Yes, but by simply allocating one more byte in string space when you store the string in string space, you can store the length after the string (the bit 7 limitation is based on the fact that Applesoft is in ROM and you can't very easily change how it stores strings). With the length it's easy (and, in general, faster) to move backwards in memory to the beginning of the string. Furthermore, if you always allocate a minimum of 4 bytes, you have room for length (1 byte), active string flag (1 bit), and pointer to variable space (2 bytes), and 1-2 character strings are no longer a special case. At a cost of one byte per string (for most strings, and only 3 bytes for the very smallest strings) you can have fast, O(n) garbage collection. GC will happen slightly more frequently, and not quite as many strings will fit in memory, but this seems like a reasonable trade-off to me. (Heck, even if I'm forgetting something it takes two or three bytes per string, it doesn't seem that bad to me.)

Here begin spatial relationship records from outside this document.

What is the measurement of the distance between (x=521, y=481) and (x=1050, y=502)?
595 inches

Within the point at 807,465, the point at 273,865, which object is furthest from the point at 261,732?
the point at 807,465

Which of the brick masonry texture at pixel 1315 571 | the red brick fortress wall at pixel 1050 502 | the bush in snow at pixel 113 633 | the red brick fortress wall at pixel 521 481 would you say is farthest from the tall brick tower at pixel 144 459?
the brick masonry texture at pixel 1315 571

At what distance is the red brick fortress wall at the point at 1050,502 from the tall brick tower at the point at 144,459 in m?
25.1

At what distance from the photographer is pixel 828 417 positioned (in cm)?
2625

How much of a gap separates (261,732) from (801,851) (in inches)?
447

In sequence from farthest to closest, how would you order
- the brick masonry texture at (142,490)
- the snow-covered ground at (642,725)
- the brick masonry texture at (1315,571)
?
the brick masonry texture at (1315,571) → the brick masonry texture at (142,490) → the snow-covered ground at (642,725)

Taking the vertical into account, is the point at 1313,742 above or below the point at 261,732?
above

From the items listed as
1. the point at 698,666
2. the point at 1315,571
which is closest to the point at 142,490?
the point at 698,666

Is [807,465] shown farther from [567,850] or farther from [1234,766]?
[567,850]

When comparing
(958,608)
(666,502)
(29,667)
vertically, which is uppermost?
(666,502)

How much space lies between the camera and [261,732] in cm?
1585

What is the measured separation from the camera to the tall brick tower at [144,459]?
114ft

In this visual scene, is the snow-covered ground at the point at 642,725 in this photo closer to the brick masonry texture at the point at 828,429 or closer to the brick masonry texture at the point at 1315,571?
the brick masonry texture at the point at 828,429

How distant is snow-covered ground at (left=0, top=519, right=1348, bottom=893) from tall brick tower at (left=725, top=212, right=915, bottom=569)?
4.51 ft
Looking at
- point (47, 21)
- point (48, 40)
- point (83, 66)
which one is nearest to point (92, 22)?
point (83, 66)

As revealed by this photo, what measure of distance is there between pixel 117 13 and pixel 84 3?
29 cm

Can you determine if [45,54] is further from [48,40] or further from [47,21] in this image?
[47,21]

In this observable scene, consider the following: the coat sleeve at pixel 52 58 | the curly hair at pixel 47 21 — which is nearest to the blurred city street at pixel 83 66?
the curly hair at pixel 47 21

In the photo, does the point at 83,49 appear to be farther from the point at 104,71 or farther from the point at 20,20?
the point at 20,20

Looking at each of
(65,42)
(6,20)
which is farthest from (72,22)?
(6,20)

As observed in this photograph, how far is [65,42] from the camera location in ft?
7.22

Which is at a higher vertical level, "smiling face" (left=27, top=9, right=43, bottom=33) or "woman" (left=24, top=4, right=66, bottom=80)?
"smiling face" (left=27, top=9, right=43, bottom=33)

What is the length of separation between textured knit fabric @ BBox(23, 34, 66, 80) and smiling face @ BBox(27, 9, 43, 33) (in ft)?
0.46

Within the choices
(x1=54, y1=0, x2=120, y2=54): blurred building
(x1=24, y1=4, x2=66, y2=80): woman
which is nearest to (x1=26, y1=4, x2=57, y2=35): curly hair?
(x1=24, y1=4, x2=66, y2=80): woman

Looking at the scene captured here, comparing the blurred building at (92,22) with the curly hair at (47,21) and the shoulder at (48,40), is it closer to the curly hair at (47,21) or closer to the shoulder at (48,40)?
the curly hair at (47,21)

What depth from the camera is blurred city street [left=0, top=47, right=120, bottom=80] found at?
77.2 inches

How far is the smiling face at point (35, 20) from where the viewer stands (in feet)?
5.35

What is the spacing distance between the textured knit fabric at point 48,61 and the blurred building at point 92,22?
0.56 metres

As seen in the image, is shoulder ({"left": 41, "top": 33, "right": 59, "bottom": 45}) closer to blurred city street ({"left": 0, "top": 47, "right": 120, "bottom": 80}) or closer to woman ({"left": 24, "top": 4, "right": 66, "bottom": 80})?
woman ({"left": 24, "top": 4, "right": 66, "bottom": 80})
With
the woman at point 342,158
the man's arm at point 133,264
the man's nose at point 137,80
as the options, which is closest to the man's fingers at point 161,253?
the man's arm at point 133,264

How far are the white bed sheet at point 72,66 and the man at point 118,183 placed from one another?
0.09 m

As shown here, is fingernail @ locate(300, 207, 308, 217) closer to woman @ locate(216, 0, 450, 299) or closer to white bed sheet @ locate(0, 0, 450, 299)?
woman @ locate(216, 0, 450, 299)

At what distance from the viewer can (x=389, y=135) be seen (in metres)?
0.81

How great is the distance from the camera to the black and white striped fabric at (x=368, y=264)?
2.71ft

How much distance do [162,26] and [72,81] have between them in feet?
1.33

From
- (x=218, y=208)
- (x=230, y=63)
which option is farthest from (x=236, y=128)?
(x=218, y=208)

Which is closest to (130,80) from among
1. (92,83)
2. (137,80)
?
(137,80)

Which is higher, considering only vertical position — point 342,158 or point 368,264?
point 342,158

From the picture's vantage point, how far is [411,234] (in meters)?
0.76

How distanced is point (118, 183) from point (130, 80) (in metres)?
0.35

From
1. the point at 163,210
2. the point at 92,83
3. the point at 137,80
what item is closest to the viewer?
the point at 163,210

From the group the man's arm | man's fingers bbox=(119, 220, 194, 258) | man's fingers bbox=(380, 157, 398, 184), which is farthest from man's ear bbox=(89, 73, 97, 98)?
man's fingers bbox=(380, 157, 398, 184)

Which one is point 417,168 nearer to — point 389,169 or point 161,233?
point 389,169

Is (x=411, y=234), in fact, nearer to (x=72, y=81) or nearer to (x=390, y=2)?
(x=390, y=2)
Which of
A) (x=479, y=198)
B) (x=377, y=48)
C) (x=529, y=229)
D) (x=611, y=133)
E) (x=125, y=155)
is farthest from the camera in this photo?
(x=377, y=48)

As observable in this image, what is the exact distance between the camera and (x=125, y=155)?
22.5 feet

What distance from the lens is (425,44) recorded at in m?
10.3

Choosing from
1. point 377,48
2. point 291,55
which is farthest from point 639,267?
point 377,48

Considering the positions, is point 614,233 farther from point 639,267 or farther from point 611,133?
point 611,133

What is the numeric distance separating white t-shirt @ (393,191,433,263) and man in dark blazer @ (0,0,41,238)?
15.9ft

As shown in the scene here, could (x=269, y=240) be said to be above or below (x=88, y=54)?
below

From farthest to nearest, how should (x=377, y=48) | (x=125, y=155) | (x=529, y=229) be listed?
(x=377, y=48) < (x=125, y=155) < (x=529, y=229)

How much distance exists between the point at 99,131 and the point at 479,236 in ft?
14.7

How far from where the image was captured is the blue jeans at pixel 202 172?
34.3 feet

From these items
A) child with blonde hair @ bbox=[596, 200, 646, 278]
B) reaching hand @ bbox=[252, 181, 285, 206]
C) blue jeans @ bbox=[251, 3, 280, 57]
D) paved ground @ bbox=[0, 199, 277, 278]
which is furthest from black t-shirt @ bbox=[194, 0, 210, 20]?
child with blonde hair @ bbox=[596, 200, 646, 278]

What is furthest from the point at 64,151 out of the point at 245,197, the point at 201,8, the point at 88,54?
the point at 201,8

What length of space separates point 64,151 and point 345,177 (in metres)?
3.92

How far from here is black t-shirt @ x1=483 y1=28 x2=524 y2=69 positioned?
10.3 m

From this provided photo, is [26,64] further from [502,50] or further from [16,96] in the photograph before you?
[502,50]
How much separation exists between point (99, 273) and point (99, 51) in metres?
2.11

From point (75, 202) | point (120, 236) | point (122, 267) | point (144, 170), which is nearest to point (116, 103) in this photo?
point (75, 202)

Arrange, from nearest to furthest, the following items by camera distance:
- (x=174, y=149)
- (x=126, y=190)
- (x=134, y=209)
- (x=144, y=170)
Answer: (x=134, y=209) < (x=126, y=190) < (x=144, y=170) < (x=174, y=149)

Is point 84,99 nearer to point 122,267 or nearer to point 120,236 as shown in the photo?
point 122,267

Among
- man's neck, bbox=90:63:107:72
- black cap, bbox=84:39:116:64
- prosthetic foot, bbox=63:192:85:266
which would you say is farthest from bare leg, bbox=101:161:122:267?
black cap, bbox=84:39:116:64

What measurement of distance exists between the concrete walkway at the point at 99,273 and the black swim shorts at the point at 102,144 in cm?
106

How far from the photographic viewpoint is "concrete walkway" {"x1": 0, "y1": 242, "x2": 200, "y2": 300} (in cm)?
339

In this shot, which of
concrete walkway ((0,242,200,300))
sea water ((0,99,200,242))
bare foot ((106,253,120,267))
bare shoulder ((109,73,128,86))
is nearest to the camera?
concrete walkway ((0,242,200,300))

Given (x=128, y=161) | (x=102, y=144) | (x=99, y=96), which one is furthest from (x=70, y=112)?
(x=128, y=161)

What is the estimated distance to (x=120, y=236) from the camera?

From a very, very quick look at the ProDOS GC, it appears to be (windowed) stop-and-copy GC. There's a GC window, which is the size of free memory minus whatever GC overhead there is. I'll ignore the overhead to keep the math simple. For a 1k window, copy all active strings in the top 1k of string space to free memory (between variable space and string space). Now the top 1k is free, so copy the active strings in free memory there. Now work on the next 1k window, copying the active strings to free memory, then from free memory to wherever the already-collected strings in the top 1k end. And so on for the rest of string space.
It appears that ProDOS triggers automatic GC whenever free space gets to be around 1-2k. So it's still O(n^2) (but if GC is manually triggered when free space >= string space, the window can be large enough to do this in one iteration, and it's O(n)), but finding the highest N strings is faster than finding the one highest string. One other downside is that it requires a reasonably sized window. If the goal is for EhBASIC (in ROM for this example) to be able to run with, say 4k of RAM for program, variables, and strings, then having a minimum GC window of, say 1k makes for an even tighter fit.
Again, by no means am I saying that there isn't a fair amount of work here, just that there seem to be at least a couple of feasible approaches to improved GC performance, if anyone wants to put in the time.